The bad news for anti-abortionists is that abortion presents effective society-level prevention for infanticide, infant abandonment, and neglect. But there’s plenty of good news for those genuinely committed to reducing the number of terminated pregnancies. A similar cure exists for abortion. Ample scientific evidence shows that unwanted pregnancies can be prevented via evidence-based sex education and access to reliable contraception.
The Contraceptive CHOICE Project in St Louis, Missouri, illustrates how effectively reliable contraception can prevent unwanted pregnancies and reduce abortions. The project recruited 9,256 sexually active women who expressed a wish for reversible contraception. Women received counselling that covered all reversible methods but emphasised that long-acting reversible contraceptives (intrauterine devices and implants) were more effective than methods like the pill or the contraceptive patch. Participants then received their chosen contraceptive at no cost. Follow-up interviews over two to three years then established if each woman had become pregnant or had had an abortion.
Participants in the CHOICE project were dramatically less likely to become pregnant than women of the same demographic makeup in the same region of the USA. There were fewer than one-fifth as many teen births. Abortion rates halved. And by reaching nearly 10,000 at-risk women in a city of over 1.3 million, abortions in the entire city of St Louis dropped by 20 percent. By comparison, abortion rates in demographically similar Kansas City remained stable.
CHOICE is estimated to have prevented 6,794 abortions over three years. Evidence-based and ethical counselling emphasising reliable methods of contraception, together with free reversible contraception of a woman’s chosen type, represents the most effective known way to reduce abortions. Anti-abortion activists should be heralding this study from every Sunday and social media pulpit they command.
And yet, when New York Times journalist Emily Bazelon asked Charmaine Yoest, the peppy then-president of Americans United for Life, about the CHOICE project, Yoest said, “I don’t want to frustrate you, but I’m not going to go there. Because that would be, frankly, carrying water for the other side to allow them to redefine the issue in that way.”

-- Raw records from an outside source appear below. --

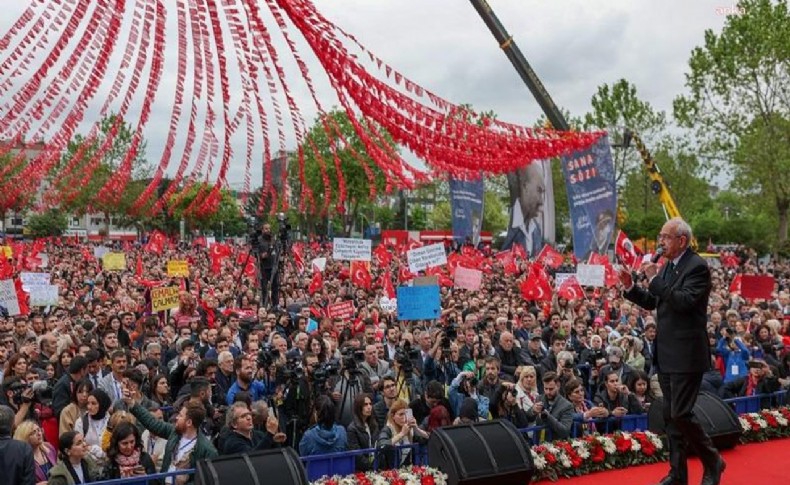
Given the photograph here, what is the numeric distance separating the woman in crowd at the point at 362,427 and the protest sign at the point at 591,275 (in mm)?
10788

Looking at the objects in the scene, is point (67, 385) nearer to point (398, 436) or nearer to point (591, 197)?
point (398, 436)

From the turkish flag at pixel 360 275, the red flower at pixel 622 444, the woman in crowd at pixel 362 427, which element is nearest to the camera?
the woman in crowd at pixel 362 427

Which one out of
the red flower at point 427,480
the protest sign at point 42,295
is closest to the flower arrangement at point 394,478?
the red flower at point 427,480

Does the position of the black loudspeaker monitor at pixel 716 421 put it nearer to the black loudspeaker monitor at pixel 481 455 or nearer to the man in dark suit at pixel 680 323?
the black loudspeaker monitor at pixel 481 455

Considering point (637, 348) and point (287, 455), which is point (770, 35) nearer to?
point (637, 348)

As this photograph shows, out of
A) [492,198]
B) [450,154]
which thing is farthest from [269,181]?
[492,198]

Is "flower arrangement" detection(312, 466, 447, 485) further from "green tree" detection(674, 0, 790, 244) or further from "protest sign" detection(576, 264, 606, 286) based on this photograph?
"green tree" detection(674, 0, 790, 244)

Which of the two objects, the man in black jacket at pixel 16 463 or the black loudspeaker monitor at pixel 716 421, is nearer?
the man in black jacket at pixel 16 463

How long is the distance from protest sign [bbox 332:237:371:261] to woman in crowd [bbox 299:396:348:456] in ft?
38.9

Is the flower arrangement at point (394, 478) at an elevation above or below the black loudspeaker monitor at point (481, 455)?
below

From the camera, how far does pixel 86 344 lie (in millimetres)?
9531

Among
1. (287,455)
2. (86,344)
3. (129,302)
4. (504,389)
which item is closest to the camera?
(287,455)

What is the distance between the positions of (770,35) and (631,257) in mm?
21534

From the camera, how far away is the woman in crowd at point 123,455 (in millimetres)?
6082
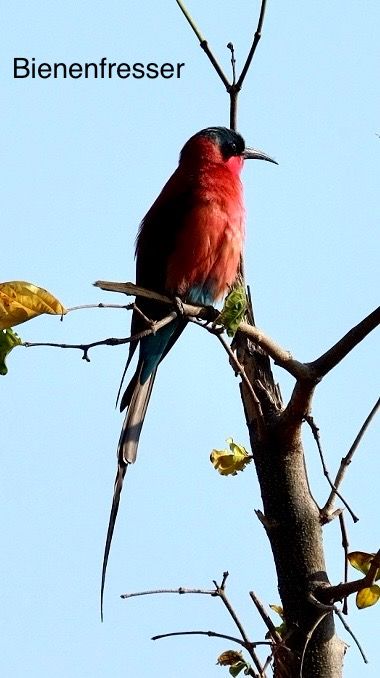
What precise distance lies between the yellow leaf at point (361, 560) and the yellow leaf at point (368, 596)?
0.18ft

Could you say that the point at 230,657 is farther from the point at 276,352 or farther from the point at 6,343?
the point at 6,343

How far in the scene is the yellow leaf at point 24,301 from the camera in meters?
2.04

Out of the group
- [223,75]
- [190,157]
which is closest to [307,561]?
[223,75]

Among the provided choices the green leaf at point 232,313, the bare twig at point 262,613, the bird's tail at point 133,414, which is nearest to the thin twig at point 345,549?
the bare twig at point 262,613

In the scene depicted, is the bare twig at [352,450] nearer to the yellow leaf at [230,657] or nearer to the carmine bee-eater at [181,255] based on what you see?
the yellow leaf at [230,657]

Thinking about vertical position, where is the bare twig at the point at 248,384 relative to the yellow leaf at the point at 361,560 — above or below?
above

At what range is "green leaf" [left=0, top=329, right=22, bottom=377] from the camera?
2074 millimetres

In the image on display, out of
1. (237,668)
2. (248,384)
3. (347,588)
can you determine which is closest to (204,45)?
(248,384)

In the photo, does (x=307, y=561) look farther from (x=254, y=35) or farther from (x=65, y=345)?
(x=254, y=35)

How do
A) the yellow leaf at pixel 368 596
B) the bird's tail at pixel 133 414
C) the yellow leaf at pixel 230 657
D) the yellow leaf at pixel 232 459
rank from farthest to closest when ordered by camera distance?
the bird's tail at pixel 133 414, the yellow leaf at pixel 232 459, the yellow leaf at pixel 230 657, the yellow leaf at pixel 368 596

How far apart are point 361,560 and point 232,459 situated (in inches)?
20.8

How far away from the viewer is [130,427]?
3418 millimetres

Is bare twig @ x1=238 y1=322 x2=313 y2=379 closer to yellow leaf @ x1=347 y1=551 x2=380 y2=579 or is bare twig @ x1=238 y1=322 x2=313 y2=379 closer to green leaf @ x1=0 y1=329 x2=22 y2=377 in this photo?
yellow leaf @ x1=347 y1=551 x2=380 y2=579

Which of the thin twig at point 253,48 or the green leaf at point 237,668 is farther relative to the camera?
the thin twig at point 253,48
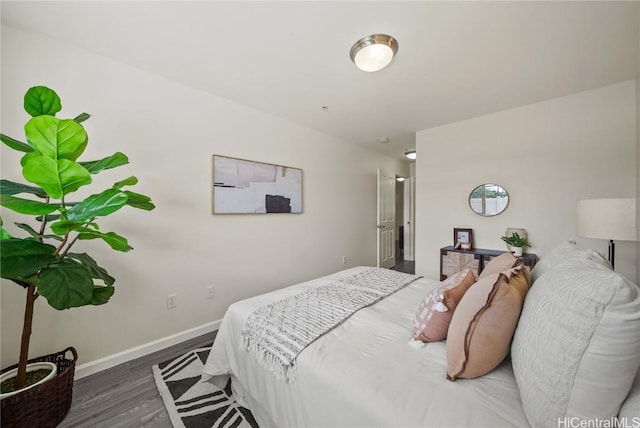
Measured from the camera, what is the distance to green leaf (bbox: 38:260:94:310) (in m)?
1.03

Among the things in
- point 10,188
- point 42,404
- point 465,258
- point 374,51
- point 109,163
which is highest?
point 374,51

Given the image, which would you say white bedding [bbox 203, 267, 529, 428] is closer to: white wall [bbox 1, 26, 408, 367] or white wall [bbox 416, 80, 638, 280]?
white wall [bbox 1, 26, 408, 367]

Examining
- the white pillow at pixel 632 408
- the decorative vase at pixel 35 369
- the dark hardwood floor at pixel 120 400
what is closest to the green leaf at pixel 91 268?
the decorative vase at pixel 35 369

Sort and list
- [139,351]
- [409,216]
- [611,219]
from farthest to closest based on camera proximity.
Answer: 1. [409,216]
2. [139,351]
3. [611,219]

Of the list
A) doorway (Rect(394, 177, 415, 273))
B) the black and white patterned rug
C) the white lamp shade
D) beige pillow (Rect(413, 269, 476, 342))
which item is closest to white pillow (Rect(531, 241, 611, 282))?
beige pillow (Rect(413, 269, 476, 342))

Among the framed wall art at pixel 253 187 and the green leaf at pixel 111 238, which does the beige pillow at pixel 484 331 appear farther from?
the framed wall art at pixel 253 187

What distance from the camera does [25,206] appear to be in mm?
1045

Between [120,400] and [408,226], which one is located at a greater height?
[408,226]

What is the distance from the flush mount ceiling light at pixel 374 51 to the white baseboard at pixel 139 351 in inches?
111

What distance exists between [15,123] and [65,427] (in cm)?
195

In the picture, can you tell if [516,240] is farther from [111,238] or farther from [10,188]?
[10,188]

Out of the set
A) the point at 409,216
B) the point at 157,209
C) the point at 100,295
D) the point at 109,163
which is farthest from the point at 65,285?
the point at 409,216

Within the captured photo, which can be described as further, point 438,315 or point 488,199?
point 488,199

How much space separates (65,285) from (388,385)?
1.43m
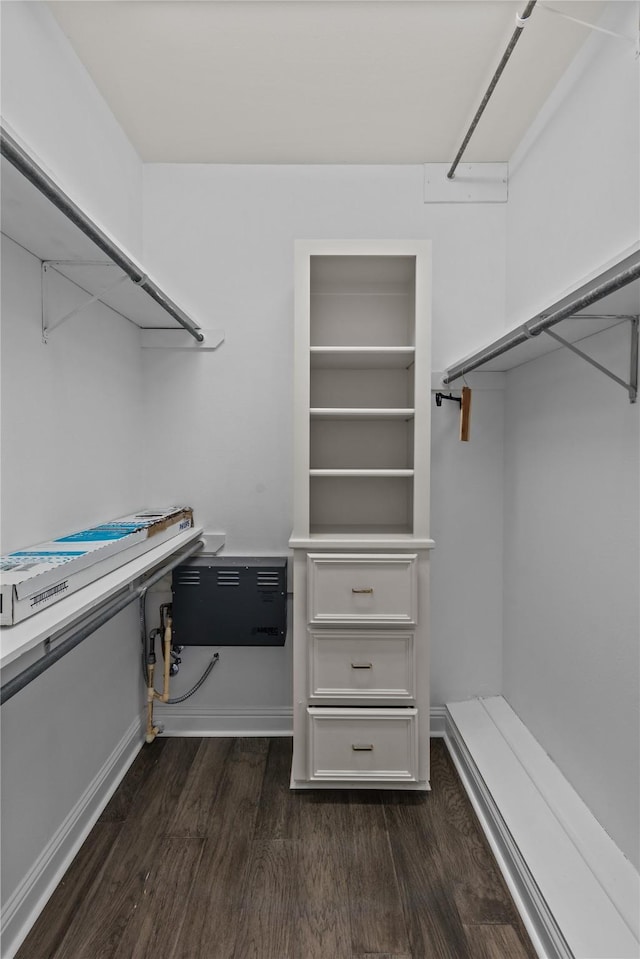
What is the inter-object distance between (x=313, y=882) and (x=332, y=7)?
259 centimetres

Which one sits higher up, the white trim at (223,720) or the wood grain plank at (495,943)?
the white trim at (223,720)

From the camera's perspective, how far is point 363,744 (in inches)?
76.7

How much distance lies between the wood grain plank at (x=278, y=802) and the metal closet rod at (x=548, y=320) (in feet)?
5.68

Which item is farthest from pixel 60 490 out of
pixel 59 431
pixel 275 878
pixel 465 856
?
pixel 465 856

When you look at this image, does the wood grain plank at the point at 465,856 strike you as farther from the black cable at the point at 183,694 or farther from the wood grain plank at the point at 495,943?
the black cable at the point at 183,694

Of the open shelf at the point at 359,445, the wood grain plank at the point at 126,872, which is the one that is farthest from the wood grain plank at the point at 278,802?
the open shelf at the point at 359,445

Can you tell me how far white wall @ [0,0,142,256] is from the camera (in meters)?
1.39

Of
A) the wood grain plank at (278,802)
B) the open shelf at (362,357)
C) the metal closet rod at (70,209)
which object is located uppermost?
the metal closet rod at (70,209)

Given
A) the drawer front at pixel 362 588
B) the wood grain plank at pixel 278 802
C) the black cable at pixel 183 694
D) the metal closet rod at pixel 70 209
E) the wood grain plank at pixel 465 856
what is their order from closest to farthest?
1. the metal closet rod at pixel 70 209
2. the wood grain plank at pixel 465 856
3. the wood grain plank at pixel 278 802
4. the drawer front at pixel 362 588
5. the black cable at pixel 183 694

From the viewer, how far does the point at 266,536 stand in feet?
7.84

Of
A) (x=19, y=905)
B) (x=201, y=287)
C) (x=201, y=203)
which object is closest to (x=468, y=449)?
(x=201, y=287)

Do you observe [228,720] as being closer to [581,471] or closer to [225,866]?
[225,866]

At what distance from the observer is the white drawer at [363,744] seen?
194 cm

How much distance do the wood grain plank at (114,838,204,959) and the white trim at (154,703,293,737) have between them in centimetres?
65
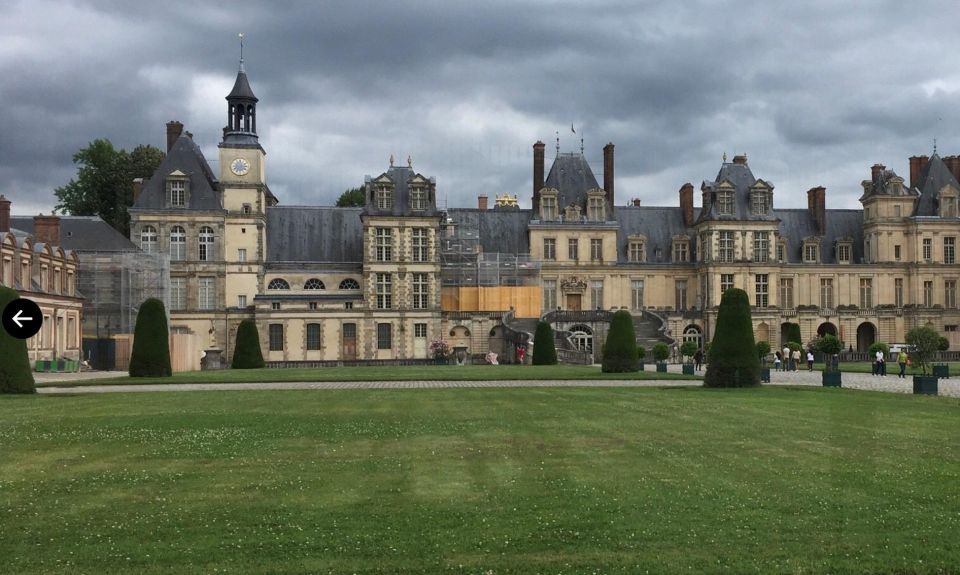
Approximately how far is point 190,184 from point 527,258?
71.4 ft

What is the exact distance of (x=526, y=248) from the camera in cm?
6650

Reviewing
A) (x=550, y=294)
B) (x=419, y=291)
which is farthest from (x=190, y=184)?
(x=550, y=294)

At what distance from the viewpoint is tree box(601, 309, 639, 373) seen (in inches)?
1521

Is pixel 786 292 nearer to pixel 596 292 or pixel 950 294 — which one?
pixel 950 294

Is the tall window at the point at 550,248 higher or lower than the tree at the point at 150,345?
higher

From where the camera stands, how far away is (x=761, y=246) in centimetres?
6625

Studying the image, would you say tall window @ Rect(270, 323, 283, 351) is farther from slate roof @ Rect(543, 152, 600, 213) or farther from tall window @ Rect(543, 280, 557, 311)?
slate roof @ Rect(543, 152, 600, 213)

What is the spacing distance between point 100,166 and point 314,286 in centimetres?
2072

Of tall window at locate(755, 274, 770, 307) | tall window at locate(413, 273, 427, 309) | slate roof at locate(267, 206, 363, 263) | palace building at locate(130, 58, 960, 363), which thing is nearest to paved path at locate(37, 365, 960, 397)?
palace building at locate(130, 58, 960, 363)

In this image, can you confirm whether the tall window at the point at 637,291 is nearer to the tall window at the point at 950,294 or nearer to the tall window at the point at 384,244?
the tall window at the point at 384,244

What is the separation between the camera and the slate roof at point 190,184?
58.7 m

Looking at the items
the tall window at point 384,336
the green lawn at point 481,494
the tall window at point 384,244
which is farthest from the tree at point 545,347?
the green lawn at point 481,494

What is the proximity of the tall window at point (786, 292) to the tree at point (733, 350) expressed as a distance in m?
38.5

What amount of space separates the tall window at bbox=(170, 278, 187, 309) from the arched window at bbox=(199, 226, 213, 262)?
1822mm
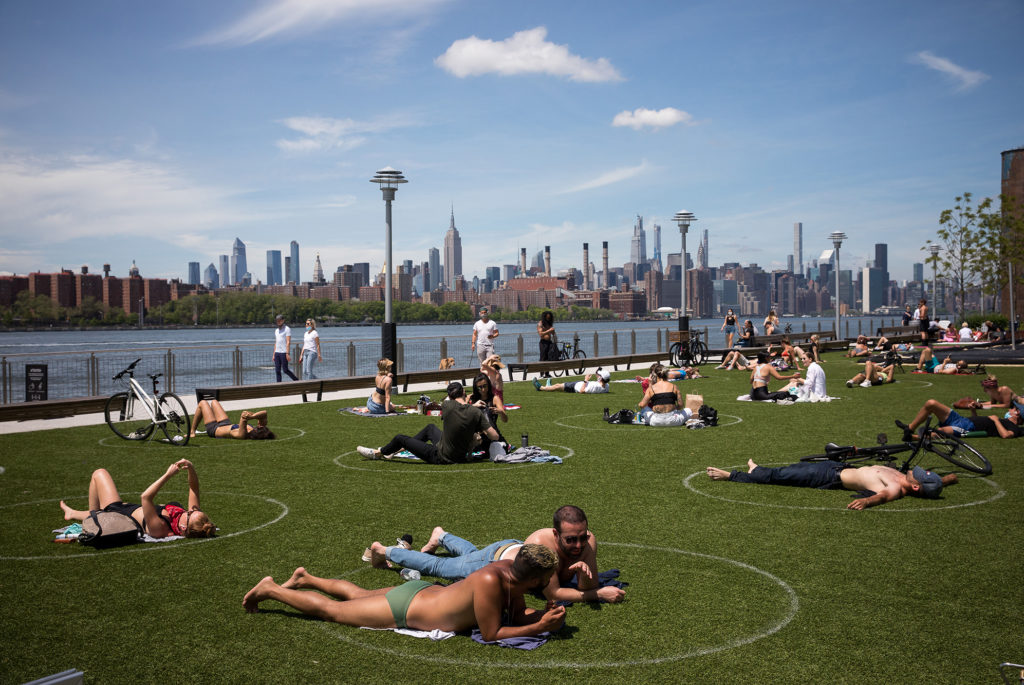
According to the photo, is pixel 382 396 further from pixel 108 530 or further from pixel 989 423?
pixel 989 423

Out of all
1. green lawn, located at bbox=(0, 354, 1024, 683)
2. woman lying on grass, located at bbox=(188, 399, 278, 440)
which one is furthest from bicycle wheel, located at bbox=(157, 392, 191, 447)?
green lawn, located at bbox=(0, 354, 1024, 683)

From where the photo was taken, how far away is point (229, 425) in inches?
600

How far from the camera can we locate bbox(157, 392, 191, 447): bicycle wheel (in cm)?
1438

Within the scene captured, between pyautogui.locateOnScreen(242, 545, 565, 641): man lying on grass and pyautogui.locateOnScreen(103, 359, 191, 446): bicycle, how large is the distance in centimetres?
920

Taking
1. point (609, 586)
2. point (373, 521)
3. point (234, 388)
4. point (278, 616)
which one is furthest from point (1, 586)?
point (234, 388)

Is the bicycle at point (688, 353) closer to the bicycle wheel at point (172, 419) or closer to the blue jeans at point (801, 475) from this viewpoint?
the bicycle wheel at point (172, 419)

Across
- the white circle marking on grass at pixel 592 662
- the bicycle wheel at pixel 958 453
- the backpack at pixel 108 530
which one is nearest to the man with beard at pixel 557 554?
the white circle marking on grass at pixel 592 662

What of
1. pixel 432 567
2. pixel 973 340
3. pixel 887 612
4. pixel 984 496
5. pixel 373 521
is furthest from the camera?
pixel 973 340

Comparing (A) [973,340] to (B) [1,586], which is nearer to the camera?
(B) [1,586]

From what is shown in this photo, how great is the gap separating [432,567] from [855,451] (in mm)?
6384

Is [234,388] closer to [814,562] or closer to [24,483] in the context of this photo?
[24,483]

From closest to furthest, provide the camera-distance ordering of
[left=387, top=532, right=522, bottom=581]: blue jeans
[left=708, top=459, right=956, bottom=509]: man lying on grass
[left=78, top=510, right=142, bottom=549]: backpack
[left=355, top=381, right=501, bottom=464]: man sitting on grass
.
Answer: [left=387, top=532, right=522, bottom=581]: blue jeans → [left=78, top=510, right=142, bottom=549]: backpack → [left=708, top=459, right=956, bottom=509]: man lying on grass → [left=355, top=381, right=501, bottom=464]: man sitting on grass

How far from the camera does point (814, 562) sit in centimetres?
728

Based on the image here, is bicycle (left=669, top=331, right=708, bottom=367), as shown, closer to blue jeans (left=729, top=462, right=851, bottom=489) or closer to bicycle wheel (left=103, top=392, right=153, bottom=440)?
bicycle wheel (left=103, top=392, right=153, bottom=440)
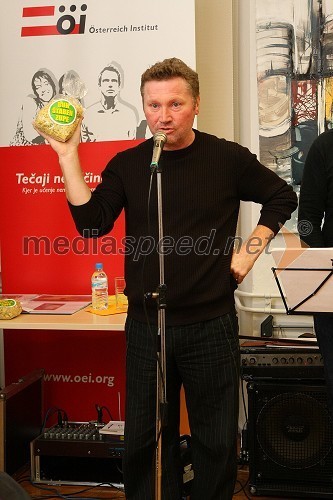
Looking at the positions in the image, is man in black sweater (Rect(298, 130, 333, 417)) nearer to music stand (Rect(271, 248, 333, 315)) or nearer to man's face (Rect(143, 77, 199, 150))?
music stand (Rect(271, 248, 333, 315))

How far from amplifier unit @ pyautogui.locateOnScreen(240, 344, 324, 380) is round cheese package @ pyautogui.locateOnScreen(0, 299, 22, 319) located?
0.98 m

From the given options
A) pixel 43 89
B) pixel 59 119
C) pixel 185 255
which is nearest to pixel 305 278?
pixel 185 255

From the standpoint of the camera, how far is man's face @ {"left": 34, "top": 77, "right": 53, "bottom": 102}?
291cm

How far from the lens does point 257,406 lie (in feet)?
8.82

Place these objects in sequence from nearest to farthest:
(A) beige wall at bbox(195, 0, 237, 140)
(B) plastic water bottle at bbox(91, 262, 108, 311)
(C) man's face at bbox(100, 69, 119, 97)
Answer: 1. (B) plastic water bottle at bbox(91, 262, 108, 311)
2. (C) man's face at bbox(100, 69, 119, 97)
3. (A) beige wall at bbox(195, 0, 237, 140)

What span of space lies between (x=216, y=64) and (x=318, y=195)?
1.31m

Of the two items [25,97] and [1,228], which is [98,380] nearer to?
[1,228]

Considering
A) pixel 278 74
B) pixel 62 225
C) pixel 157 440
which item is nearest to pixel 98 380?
pixel 62 225

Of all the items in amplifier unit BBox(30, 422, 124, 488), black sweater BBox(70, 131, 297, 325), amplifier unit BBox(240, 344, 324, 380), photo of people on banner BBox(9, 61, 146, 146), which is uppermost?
photo of people on banner BBox(9, 61, 146, 146)

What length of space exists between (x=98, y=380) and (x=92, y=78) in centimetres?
145

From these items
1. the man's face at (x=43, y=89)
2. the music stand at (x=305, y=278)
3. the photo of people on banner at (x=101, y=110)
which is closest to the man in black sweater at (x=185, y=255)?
the music stand at (x=305, y=278)

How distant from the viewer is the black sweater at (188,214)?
1.83 m

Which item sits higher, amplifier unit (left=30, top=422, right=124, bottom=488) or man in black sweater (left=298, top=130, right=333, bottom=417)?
man in black sweater (left=298, top=130, right=333, bottom=417)

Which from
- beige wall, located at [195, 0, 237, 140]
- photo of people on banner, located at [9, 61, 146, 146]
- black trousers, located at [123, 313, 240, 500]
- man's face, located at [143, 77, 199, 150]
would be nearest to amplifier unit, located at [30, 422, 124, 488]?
black trousers, located at [123, 313, 240, 500]
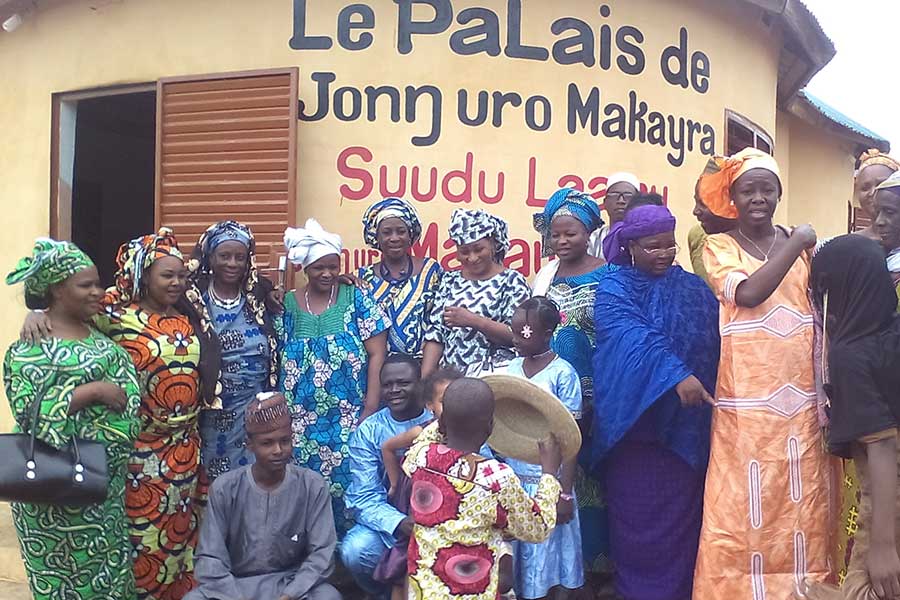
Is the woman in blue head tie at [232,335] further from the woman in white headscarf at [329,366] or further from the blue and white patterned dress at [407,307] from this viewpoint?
the blue and white patterned dress at [407,307]

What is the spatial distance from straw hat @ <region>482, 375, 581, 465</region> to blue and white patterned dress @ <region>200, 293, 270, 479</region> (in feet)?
4.01

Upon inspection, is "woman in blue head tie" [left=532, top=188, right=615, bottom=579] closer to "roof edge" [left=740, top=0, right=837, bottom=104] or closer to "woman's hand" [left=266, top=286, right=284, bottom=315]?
"woman's hand" [left=266, top=286, right=284, bottom=315]

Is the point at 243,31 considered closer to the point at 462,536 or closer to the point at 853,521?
the point at 462,536

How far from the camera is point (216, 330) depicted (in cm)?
403

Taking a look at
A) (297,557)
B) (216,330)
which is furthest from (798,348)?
(216,330)

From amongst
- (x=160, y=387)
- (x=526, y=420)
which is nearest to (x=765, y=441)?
(x=526, y=420)

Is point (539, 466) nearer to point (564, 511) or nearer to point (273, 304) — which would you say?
point (564, 511)

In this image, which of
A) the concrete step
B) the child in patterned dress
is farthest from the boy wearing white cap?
the concrete step

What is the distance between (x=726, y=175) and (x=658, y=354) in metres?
0.71

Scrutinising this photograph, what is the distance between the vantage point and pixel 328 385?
4148 millimetres

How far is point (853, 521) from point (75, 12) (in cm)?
521

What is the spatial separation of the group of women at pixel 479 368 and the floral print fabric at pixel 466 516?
0.70 metres

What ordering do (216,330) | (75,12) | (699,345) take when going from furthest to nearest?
(75,12) → (216,330) → (699,345)

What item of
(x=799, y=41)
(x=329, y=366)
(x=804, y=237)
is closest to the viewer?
(x=804, y=237)
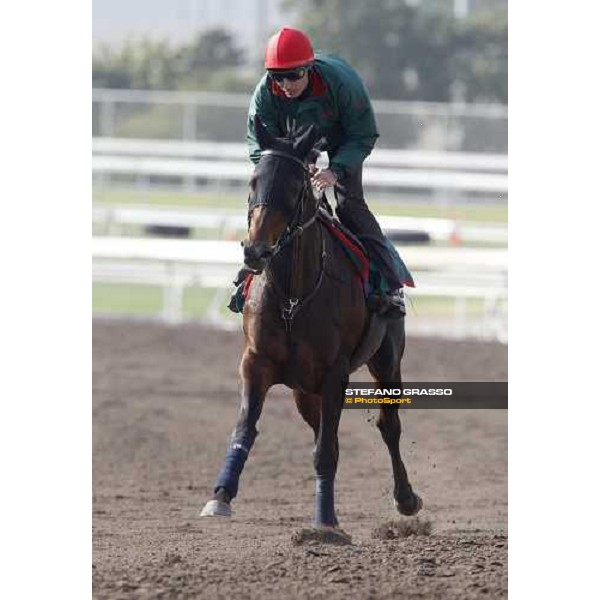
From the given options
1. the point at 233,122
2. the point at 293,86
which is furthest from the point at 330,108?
the point at 233,122

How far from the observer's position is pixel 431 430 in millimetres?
11570

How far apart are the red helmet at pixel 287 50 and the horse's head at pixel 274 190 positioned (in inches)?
10.4

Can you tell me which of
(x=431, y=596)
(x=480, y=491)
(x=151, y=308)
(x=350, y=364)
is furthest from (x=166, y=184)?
(x=431, y=596)

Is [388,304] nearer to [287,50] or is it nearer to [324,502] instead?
[324,502]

Instead of finding common ground with family planning advocates over a phenomenal intervention that is scientifically shown to reduce unplanned pregnancies and terminations, Yoest and other anti-abortion leaders chose to fuss about the “framing” of the issue and to reinforce the partisan side-taking that so contaminates this issue. If preventing abortions compels such an urgent moral priority for anti-abortion campaigners, why don’t they mobilise their formidable energies to raise funds for family planning and contraception services? Is the American “pro-life” movement’s obsession with slashing support for Planned Parenthood really only about abortion, or could it have something to do with the other services they provide? Like contraception?
The only consistent answer to these questions is that what disturbs most anti-abortion campaigners is not abortion itself, but the sex that causes unwanted pregnancy. That makes the abortion issue and the starring role of sex in the culture wars a far more difficult tangle to untie.